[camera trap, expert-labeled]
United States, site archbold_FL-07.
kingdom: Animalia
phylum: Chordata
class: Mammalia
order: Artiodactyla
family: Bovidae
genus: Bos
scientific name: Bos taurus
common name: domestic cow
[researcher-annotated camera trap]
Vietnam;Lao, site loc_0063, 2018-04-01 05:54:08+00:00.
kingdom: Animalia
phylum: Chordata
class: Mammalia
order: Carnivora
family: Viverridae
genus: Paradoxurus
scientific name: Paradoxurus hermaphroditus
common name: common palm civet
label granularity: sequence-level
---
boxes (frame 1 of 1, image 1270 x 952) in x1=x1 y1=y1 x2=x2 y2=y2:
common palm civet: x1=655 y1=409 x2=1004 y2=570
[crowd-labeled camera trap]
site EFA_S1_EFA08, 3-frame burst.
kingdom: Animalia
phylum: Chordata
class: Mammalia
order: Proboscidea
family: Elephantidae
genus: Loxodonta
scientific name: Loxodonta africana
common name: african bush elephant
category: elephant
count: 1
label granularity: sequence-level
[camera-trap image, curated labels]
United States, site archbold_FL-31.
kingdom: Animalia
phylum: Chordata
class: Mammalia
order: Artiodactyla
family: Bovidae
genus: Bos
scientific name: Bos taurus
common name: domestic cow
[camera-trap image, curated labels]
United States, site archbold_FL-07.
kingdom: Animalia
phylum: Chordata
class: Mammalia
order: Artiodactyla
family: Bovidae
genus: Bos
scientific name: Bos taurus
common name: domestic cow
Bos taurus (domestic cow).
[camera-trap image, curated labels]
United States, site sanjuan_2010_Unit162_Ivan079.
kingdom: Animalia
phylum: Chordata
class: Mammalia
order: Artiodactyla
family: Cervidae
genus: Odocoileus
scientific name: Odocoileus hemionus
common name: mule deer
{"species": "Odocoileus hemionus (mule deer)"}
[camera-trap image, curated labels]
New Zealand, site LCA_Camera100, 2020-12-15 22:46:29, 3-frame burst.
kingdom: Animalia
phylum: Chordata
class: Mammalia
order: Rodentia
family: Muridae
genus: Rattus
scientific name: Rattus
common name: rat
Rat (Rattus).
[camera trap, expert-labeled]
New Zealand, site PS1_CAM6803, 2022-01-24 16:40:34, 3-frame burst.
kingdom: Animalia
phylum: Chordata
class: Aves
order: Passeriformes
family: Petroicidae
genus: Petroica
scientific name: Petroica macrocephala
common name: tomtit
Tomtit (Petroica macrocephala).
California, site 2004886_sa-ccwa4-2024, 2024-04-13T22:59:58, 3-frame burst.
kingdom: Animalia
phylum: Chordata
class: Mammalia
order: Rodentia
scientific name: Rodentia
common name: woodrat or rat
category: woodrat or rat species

★ ★ ★ ★ ★ ★ ★

## What is expected
What you write must match the records above exactly, line for line.

## Response to the exercise
[camera trap, expert-labeled]
United States, site archbold_FL-07.
kingdom: Animalia
phylum: Chordata
class: Mammalia
order: Artiodactyla
family: Bovidae
genus: Bos
scientific name: Bos taurus
common name: domestic cow
[researcher-annotated camera trap]
Vietnam;Lao, site loc_0063, 2018-04-01 05:54:08+00:00.
kingdom: Animalia
phylum: Chordata
class: Mammalia
order: Carnivora
family: Viverridae
genus: Paradoxurus
scientific name: Paradoxurus hermaphroditus
common name: common palm civet
label granularity: sequence-level
---
boxes (frame 1 of 1, image 1270 x 952) in x1=x1 y1=y1 x2=x2 y2=y2:
common palm civet: x1=655 y1=409 x2=1004 y2=570
[crowd-labeled camera trap]
site EFA_S1_EFA08, 3-frame burst.
kingdom: Animalia
phylum: Chordata
class: Mammalia
order: Proboscidea
family: Elephantidae
genus: Loxodonta
scientific name: Loxodonta africana
common name: african bush elephant
category: elephant
count: 1
label granularity: sequence-level
[camera-trap image, curated labels]
United States, site archbold_FL-31.
kingdom: Animalia
phylum: Chordata
class: Mammalia
order: Artiodactyla
family: Bovidae
genus: Bos
scientific name: Bos taurus
common name: domestic cow
[camera-trap image, curated labels]
United States, site archbold_FL-07.
kingdom: Animalia
phylum: Chordata
class: Mammalia
order: Artiodactyla
family: Bovidae
genus: Bos
scientific name: Bos taurus
common name: domestic cow
Bos taurus (domestic cow).
[camera-trap image, curated labels]
United States, site sanjuan_2010_Unit162_Ivan079.
kingdom: Animalia
phylum: Chordata
class: Mammalia
order: Artiodactyla
family: Cervidae
genus: Odocoileus
scientific name: Odocoileus hemionus
common name: mule deer
{"species": "Odocoileus hemionus (mule deer)"}
[camera-trap image, curated labels]
New Zealand, site LCA_Camera100, 2020-12-15 22:46:29, 3-frame burst.
kingdom: Animalia
phylum: Chordata
class: Mammalia
order: Rodentia
family: Muridae
genus: Rattus
scientific name: Rattus
common name: rat
Rat (Rattus).
[camera trap, expert-labeled]
New Zealand, site PS1_CAM6803, 2022-01-24 16:40:34, 3-frame burst.
kingdom: Animalia
phylum: Chordata
class: Aves
order: Passeriformes
family: Petroicidae
genus: Petroica
scientific name: Petroica macrocephala
common name: tomtit
Tomtit (Petroica macrocephala).
California, site 2004886_sa-ccwa4-2024, 2024-04-13T22:59:58, 3-frame burst.
kingdom: Animalia
phylum: Chordata
class: Mammalia
order: Rodentia
scientific name: Rodentia
common name: woodrat or rat
category: woodrat or rat species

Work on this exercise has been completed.